▶ _BRANO SCELTO_:
Non è una condizione puramente economica per la quale le persone povere non hanno che questa sistemazione, è invece frutto di una emarginazione che col tempo ha portato alla formazione di politiche interne ed autonome che vanno contro la legge nazionale e quindi ad oggi non si possono trovare soluzioni.
raccomando veramente il film city of god che apre veramente gli occhi sulla situazione del proletariato Brasiliano ma altresì ci mostra quanto quella società sia tanto complessa e forse incomprensibile ai nostri occhi.

I nativi Amerindi

La questione Amerindia

Nel 1992 il Brasile ha ottenuto un finanziamento di duecentonovanta milioni di dollari per garantire la protezione della foresta Amazzonica e delle popolazioni Indiane. In teoria i diritti sulle terre che gli Indiani abitano sono sempre stati riconosciuti dal governo Brasiliano, almeno sulla carta. Nella realtà il massacro delle popolazioni amerindie ha sempre goduto di una certa protezione da parte del governo nella difesa dei proventi economici provenienti dalla terra, dalle miniere e dal disboscamento.

▶ _CONSEGNA_: Traduci in inglese questa frase del brano scelto: «Nel 1992 il Brasile ha ottenuto un finanziamento di duecentonovanta milioni di dollari per garantire la protezione della foresta Amazzonica e delle popolazioni Indiane.»

▶ _VOCI RIPORTATE_:
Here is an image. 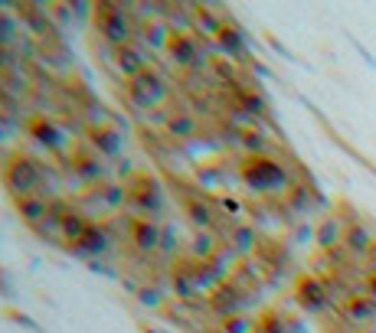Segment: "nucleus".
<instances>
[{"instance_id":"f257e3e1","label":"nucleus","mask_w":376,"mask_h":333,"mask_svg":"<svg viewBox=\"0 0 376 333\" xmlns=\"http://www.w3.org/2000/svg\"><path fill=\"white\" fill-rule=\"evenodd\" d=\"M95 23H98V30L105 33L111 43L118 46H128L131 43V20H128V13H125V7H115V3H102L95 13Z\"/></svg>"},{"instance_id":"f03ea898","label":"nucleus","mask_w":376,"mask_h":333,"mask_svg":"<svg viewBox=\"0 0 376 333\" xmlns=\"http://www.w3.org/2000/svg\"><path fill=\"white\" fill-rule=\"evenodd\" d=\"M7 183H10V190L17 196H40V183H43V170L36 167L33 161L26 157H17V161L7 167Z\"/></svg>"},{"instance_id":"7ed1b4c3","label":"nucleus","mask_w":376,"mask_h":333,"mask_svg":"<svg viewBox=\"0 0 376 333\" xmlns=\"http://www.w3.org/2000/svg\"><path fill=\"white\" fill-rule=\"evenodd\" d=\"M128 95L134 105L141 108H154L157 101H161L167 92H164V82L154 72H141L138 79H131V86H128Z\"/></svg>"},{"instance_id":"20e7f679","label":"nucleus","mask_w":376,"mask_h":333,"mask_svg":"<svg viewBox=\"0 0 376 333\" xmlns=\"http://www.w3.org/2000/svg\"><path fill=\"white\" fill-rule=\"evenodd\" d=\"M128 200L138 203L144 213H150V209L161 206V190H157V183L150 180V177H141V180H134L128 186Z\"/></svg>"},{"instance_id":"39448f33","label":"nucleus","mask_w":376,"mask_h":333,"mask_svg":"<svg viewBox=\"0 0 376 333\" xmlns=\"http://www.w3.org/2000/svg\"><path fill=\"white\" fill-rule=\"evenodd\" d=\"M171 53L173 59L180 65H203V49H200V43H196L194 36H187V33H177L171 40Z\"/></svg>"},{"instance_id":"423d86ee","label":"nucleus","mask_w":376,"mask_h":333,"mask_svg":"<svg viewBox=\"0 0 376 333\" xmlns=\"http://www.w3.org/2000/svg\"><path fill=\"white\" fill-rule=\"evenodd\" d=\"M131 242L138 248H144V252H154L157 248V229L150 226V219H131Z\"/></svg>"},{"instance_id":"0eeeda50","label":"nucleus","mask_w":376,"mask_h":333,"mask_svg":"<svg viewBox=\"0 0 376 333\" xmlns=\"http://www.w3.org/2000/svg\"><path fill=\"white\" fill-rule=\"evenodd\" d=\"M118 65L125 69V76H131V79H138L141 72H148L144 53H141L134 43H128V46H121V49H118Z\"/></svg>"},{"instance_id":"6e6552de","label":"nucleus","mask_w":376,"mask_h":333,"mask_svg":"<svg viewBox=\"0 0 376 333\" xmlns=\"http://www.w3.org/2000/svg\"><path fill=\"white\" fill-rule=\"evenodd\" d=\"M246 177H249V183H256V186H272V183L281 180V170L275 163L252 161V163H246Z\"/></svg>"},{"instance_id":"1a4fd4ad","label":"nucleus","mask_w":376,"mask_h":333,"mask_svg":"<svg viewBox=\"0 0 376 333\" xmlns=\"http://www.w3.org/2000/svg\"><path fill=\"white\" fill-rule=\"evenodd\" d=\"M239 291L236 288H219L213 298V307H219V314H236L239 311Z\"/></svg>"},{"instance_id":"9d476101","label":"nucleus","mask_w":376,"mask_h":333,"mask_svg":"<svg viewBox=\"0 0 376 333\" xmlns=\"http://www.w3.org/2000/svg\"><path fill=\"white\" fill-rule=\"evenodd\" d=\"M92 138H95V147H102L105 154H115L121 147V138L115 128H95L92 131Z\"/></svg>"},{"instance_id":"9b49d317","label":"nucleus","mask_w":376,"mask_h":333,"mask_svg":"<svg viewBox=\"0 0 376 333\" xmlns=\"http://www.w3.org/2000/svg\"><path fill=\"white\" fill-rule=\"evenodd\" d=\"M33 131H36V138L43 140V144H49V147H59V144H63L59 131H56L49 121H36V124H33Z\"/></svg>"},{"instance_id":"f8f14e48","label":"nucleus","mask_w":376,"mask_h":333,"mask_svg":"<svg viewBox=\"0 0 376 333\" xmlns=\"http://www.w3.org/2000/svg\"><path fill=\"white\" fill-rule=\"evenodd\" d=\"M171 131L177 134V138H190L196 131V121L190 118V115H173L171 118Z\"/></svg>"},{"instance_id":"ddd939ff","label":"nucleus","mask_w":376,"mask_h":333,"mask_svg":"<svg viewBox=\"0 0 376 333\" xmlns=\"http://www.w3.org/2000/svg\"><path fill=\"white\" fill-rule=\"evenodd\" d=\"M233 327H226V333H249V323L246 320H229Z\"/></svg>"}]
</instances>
* * *
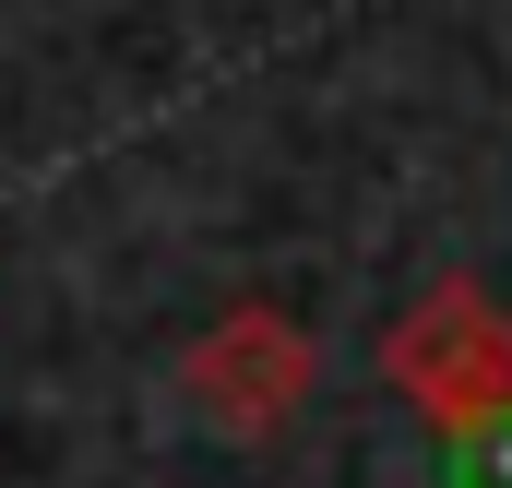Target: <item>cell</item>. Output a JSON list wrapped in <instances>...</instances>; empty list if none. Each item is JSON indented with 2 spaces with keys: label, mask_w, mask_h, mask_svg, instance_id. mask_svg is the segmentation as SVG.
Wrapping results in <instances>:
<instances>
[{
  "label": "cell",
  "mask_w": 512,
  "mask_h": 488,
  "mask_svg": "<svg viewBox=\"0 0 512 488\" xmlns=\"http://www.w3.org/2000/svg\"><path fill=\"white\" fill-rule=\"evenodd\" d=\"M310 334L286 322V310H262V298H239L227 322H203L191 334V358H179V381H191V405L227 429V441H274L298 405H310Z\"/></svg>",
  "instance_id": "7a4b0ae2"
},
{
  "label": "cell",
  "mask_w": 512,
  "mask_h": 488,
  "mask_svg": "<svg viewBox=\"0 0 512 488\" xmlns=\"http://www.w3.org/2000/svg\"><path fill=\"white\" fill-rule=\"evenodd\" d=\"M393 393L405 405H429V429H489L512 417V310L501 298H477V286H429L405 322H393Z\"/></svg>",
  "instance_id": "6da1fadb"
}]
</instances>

▶ _SOLUZIONE_: In 1992, Brazil obtained funding of two hundred ninety million dollars to guarantee the protection of the Amazon rainforest and of the Indian populations.